(Records provided)
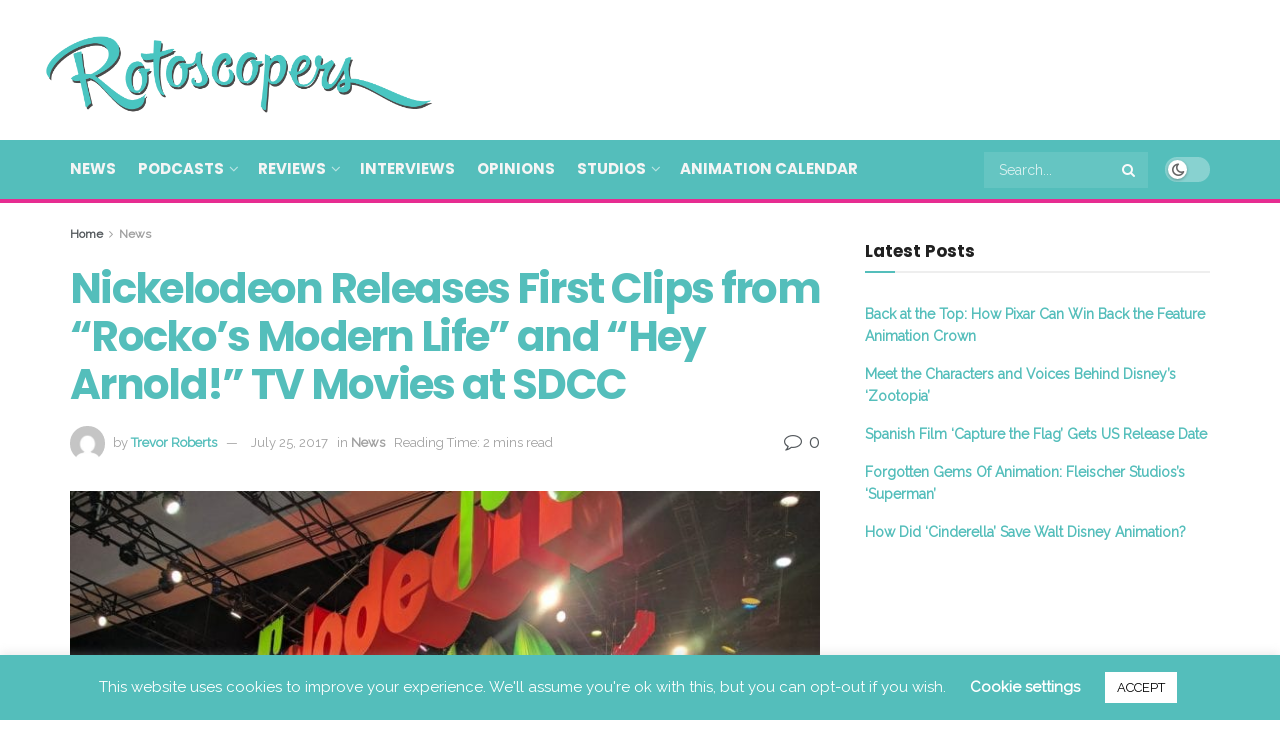

--- FILE ---
content_type: text/html; charset=utf-8
request_url: https://www.google.com/recaptcha/api2/aframe
body_size: 267
content:
<!DOCTYPE HTML><html><head><meta http-equiv="content-type" content="text/html; charset=UTF-8"></head><body><script nonce="RggOXI1LwNazS8U5Unt4Rg">/** Anti-fraud and anti-abuse applications only. See google.com/recaptcha */ try{var clients={'sodar':'https://pagead2.googlesyndication.com/pagead/sodar?'};window.addEventListener("message",function(a){try{if(a.source===window.parent){var b=JSON.parse(a.data);var c=clients[b['id']];if(c){var d=document.createElement('img');d.src=c+b['params']+'&rc='+(localStorage.getItem("rc::a")?sessionStorage.getItem("rc::b"):"");window.document.body.appendChild(d);sessionStorage.setItem("rc::e",parseInt(sessionStorage.getItem("rc::e")||0)+1);localStorage.setItem("rc::h",'1769145940886');}}}catch(b){}});window.parent.postMessage("_grecaptcha_ready", "*");}catch(b){}</script></body></html>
(End Records provided)
▶ Work item
This exercise calls for the line containing "body_size: 267" and each line after it in the records, copied exactly.

▶ Exercise result
body_size: 267
content:
<!DOCTYPE HTML><html><head><meta http-equiv="content-type" content="text/html; charset=UTF-8"></head><body><script nonce="RggOXI1LwNazS8U5Unt4Rg">/** Anti-fraud and anti-abuse applications only. See google.com/recaptcha */ try{var clients={'sodar':'https://pagead2.googlesyndication.com/pagead/sodar?'};window.addEventListener("message",function(a){try{if(a.source===window.parent){var b=JSON.parse(a.data);var c=clients[b['id']];if(c){var d=document.createElement('img');d.src=c+b['params']+'&rc='+(localStorage.getItem("rc::a")?sessionStorage.getItem("rc::b"):"");window.document.body.appendChild(d);sessionStorage.setItem("rc::e",parseInt(sessionStorage.getItem("rc::e")||0)+1);localStorage.setItem("rc::h",'1769145940886');}}}catch(b){}});window.parent.postMessage("_grecaptcha_ready", "*");}catch(b){}</script></body></html>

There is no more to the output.